------ Trecho do texto ------

Ele faz um sinal de comemoração, e eu retribuo. Felizmente, naquela noite, fomos ambos vencedores em nossos respectivos clássicos.


Neo Química Arena | Arena Corinthians 


Mariane: 27 de março de 2025, dia de Corinthians. Desde a semana anterior, penso nesse dia com bastante hiperfoco. Não consegui dormir na noite anterior. Ainda que meu voo saísse somente às onze da manhã, às oito eu já me encontrava no saguão do Aeroporto Aeroparque Regional Jorge Newbery, Buenos Aires, Argentina. Finalmente, voltaria ao Brasil depois de um ano vivendo em terras portenhas por conta do pós-doutorado. Mas a verdade é que aquele momento não se tratava, em nada, de finalização de um ciclo de estudo e trabalho. Eu estava voltando ao Brasil para ver o Corinthians jogar a final do Campeonato Paulista. Um pouco entorpecida pela falta de sono, não acreditava plenamente que, em poucas horas, estaria dentro da Neo Química Arena.


Gabriel: Acordei às cinco da manhã e, como de costume às quintas-feiras, daria aulas de Sociologia das 7h às 17h. Como foi difícil a concentração para discutir com as turmas de Ensino Médio o “contrato social” para Rousseau! A chegada na escola, a entrada nas salas de aula, as pausas para cafés com colegas. Todos os momentos foram recobertos por diálogos que lembravam que “é hoje!”. Um colega, ao me ver saindo da escola com uma camisa alvinegra, afirmou: “Você vai no jogo! Será um dos quarenta e oito mil privilegiados!”.

------

:: Tarefa solicitada ::
Dê continuidade ao relato sobre a ida à final do Campeonato Paulista na Neo Química Arena, começando logo após a última frase do trecho.

------ Dados armazenados ------

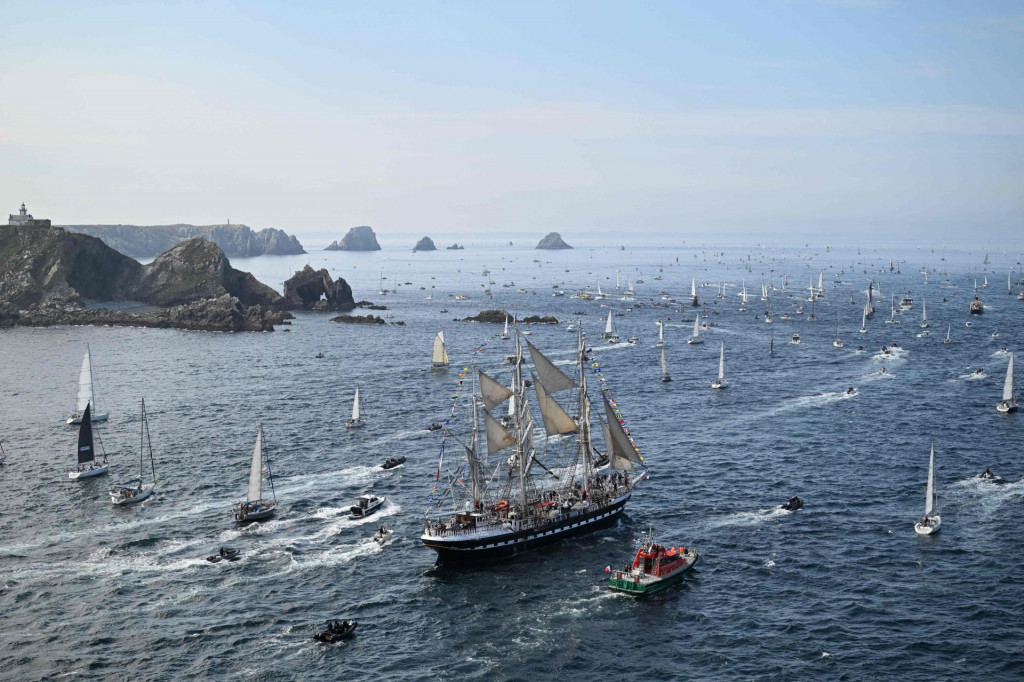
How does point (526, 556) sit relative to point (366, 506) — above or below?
below

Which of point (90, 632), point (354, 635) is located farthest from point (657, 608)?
point (90, 632)

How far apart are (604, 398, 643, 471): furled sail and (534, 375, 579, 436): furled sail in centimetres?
385

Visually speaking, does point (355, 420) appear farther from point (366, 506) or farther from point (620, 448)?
point (620, 448)

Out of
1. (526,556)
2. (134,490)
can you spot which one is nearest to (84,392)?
(134,490)

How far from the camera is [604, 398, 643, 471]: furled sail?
8406 centimetres

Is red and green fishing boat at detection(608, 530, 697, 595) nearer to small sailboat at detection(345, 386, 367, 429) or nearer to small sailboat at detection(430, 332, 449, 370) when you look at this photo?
small sailboat at detection(345, 386, 367, 429)

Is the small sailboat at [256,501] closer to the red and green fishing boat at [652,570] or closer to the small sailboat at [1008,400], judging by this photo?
the red and green fishing boat at [652,570]

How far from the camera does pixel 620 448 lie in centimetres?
8506

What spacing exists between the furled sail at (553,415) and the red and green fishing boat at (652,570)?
16906mm

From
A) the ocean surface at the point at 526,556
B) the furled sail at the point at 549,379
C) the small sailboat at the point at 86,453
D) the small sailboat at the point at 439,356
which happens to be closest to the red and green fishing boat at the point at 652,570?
the ocean surface at the point at 526,556

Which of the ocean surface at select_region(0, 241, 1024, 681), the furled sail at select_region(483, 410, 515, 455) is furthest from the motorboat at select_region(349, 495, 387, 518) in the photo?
the furled sail at select_region(483, 410, 515, 455)

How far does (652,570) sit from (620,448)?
61.5 ft

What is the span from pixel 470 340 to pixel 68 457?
105 meters

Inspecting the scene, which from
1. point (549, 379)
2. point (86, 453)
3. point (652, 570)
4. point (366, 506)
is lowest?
point (652, 570)
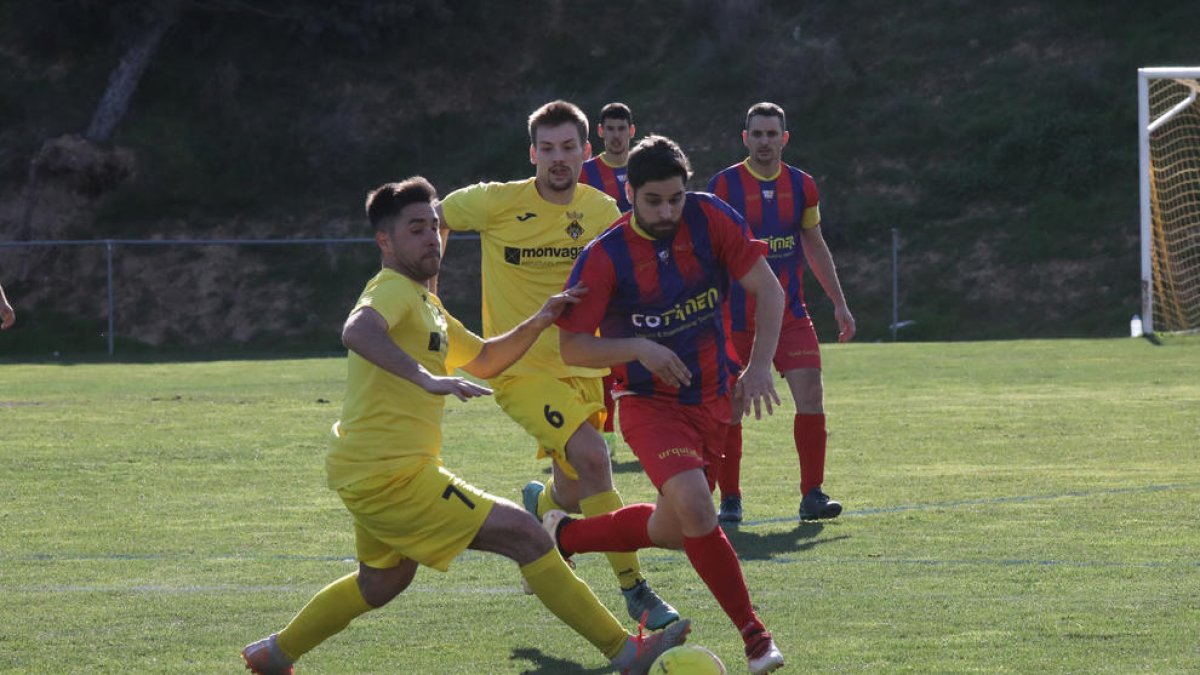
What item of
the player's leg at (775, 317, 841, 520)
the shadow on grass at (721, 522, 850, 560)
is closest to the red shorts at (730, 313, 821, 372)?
the player's leg at (775, 317, 841, 520)

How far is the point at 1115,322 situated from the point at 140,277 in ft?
54.0

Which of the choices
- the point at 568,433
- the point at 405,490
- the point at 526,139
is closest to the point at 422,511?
the point at 405,490

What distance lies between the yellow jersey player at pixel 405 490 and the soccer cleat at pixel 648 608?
1.64 feet

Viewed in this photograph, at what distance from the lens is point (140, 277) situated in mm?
30328

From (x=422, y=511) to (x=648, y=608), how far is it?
1.19 metres

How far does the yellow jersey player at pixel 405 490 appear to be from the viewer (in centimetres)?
523

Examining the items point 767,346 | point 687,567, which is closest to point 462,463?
point 687,567

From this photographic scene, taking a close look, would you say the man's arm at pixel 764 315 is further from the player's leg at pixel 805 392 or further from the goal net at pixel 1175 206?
the goal net at pixel 1175 206

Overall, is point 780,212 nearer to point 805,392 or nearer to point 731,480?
point 805,392

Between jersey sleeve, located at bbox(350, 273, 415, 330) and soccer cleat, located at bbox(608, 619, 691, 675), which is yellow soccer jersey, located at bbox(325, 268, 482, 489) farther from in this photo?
soccer cleat, located at bbox(608, 619, 691, 675)

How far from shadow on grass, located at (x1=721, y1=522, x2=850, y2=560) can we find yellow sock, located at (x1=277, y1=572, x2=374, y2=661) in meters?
2.47

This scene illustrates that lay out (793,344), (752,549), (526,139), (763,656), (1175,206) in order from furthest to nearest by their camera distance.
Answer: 1. (526,139)
2. (1175,206)
3. (793,344)
4. (752,549)
5. (763,656)

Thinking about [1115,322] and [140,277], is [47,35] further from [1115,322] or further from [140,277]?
[1115,322]

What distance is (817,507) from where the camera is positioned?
27.9 ft
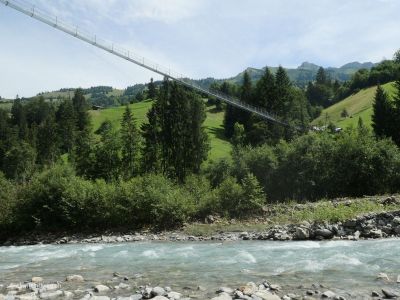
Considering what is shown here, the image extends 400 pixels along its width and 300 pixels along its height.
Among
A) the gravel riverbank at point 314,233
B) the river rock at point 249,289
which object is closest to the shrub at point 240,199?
the gravel riverbank at point 314,233

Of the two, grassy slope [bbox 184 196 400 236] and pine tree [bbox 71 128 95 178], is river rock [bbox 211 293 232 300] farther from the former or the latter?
pine tree [bbox 71 128 95 178]

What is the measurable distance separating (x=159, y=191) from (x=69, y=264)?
16525mm

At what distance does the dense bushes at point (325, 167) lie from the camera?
144ft

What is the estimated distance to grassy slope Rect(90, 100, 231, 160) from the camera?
8981 centimetres

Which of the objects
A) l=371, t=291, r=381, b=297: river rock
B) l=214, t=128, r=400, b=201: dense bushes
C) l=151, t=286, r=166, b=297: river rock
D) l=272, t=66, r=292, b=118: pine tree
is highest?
l=272, t=66, r=292, b=118: pine tree

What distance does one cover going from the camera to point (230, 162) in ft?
168

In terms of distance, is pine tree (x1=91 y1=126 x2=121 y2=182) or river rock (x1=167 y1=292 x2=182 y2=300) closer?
river rock (x1=167 y1=292 x2=182 y2=300)

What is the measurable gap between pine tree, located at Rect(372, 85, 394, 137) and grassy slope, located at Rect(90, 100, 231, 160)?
2491 centimetres

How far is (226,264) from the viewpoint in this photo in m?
20.5

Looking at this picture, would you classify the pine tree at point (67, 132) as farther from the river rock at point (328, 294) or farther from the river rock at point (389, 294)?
the river rock at point (389, 294)

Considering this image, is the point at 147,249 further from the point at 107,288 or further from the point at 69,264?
the point at 107,288

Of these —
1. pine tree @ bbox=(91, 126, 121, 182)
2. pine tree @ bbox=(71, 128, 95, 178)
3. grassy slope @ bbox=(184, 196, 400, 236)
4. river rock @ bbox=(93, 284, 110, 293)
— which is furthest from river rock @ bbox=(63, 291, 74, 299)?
pine tree @ bbox=(71, 128, 95, 178)

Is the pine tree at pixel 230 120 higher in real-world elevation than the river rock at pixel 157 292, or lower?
higher

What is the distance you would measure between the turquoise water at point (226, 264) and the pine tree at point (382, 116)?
45.8 m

------

:: Resposta escrita ::
Mariane: Pousei no Brasil, em São Paulo, às 14h. Passei correndo pela alfândega e imigração. Precisava deixar as malas – onde estava toda minha mudança – guardadas no maleiro do aeroporto e pegar um Uber até a Bela Cintra, onde ficaria hospedada. Depois de 1 hora de trânsito, cheguei ao hotel às 16h, onde pude finalmente tomar um banho. A ansiedade que estava comigo desde a noite anterior, que me impediu de dormir, não passava. Peguei o telefone e enviei uma mensagem para meu amigo Felipe agradecendo o ingresso. Infelizmente, ele precisaria dar aulas naquela noite e não poderia assistir a partida no estádio. Enquanto escrevia a mensagem, comia, desinteressada, algumas batatinhas fritas que recebi no voo. Entre um gole e outro de energético, pensava no jogo. Às 17h30, me vesti e saí do hotel. Às 18h15, encontrei Gabriel na Estação República. Dali partimos. Destino: Corinthians-Itaquera.


Destino: Corinthians-Itaquera (27/03/2025). Foto: Mariane S. Pisani
Destino: Corinthians-Itaquera (27/03/2025). Foto: Mariane S. Pisani

Gabriel: No final daquela tarde, atravessamos a cidade de São Paulo. Mariane da região da República até Itaquera, e eu da região de Pinheiros até o mesmo destino. Fomos juntos parte do caminho. O clima na cidade direcionava para o jogo. Pessoas com camisas do Corinthians caminhando pela Avenida Faria Lima, telões no metrô divulgavam a partida como meio para ação publicitária de um site de apostas, informes sonoros indicavam que haveria horário expandido no funcionamento do metrô, a fim de atender aqueles que poderiam sair da Arena Corinthians apenas após a meia-noite.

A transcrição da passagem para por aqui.